YANG DIMINTA ▸ Salin sama persis bagian dari "Otonomi Khusus yang" sampai "Latif, Kompas, 27/10/2022)." dalam kutipan tentang Otonomi Khusus Papua di bawah.

KUTIPAN UNTUK DIBACA ▸
* * *
Otonomi Khusus yang diberlakukan sejak 2001 (UU No 21/2001) yang kemudian direvisi pada 2021 (UU No 2/2021) dengan seperangkat aturan pelaksanaannya seperti PP No 106, dan 107 tahun 2022 dan Peraturan Presiden No 121 Tahun 2022 tentang pembentukan Badan Percepatan Pembangunan Otonomi Khusus Papua (BP3OKP) serta Rencana Induk Pembangunan Papua atau RIPPP belum terlaksana di lapangan. Padahal, dana otsus telah bergulir sejak 2022 ke kabupaten dan kota tanpa ada arahan dan pengawasan.
Seperangkat regulasi yang diawali melalui perubahan UU Otsus Papua (UU No 21/2001 junto UU No 2/2021) dan keberadaan BP3OKP/ BPPP merupakan upaya meletakkan paradigma baru pembangunan Papua. Paradigma baru pembangunan Papua tak boleh hanya didefinisikan sebagai pembangunan infrastruktur fisik dan indikator kuantitatif seperti PDB, pendapatan perkapita dan sejenisnya (Yudi Latif, Kompas, 27/10/2022).
* * *
DATA YANG DIBERIKAN ▸
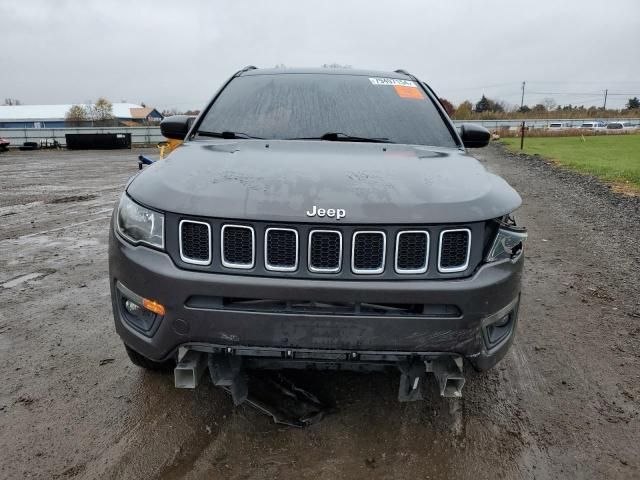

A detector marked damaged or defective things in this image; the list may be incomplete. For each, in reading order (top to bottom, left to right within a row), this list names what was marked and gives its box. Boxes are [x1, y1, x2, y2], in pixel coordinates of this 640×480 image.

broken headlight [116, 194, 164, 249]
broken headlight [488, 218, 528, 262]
* * *
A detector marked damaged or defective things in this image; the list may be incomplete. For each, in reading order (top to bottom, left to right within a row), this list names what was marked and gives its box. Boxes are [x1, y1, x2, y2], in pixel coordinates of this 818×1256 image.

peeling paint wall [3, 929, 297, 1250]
* * *
HASIL LATIHAN ▸
Otonomi Khusus yang diberlakukan sejak 2001 (UU No 21/2001) yang kemudian direvisi pada 2021 (UU No 2/2021) dengan seperangkat aturan pelaksanaannya seperti PP No 106, dan 107 tahun 2022 dan Peraturan Presiden No 121 Tahun 2022 tentang pembentukan Badan Percepatan Pembangunan Otonomi Khusus Papua (BP3OKP) serta Rencana Induk Pembangunan Papua atau RIPPP belum terlaksana di lapangan. Padahal, dana otsus telah bergulir sejak 2022 ke kabupaten dan kota tanpa ada arahan dan pengawasan.
Seperangkat regulasi yang diawali melalui perubahan UU Otsus Papua (UU No 21/2001 junto UU No 2/2021) dan keberadaan BP3OKP/ BPPP merupakan upaya meletakkan paradigma baru pembangunan Papua. Paradigma baru pembangunan Papua tak boleh hanya didefinisikan sebagai pembangunan infrastruktur fisik dan indikator kuantitatif seperti PDB, pendapatan perkapita dan sejenisnya (Yudi Latif, Kompas, 27/10/2022).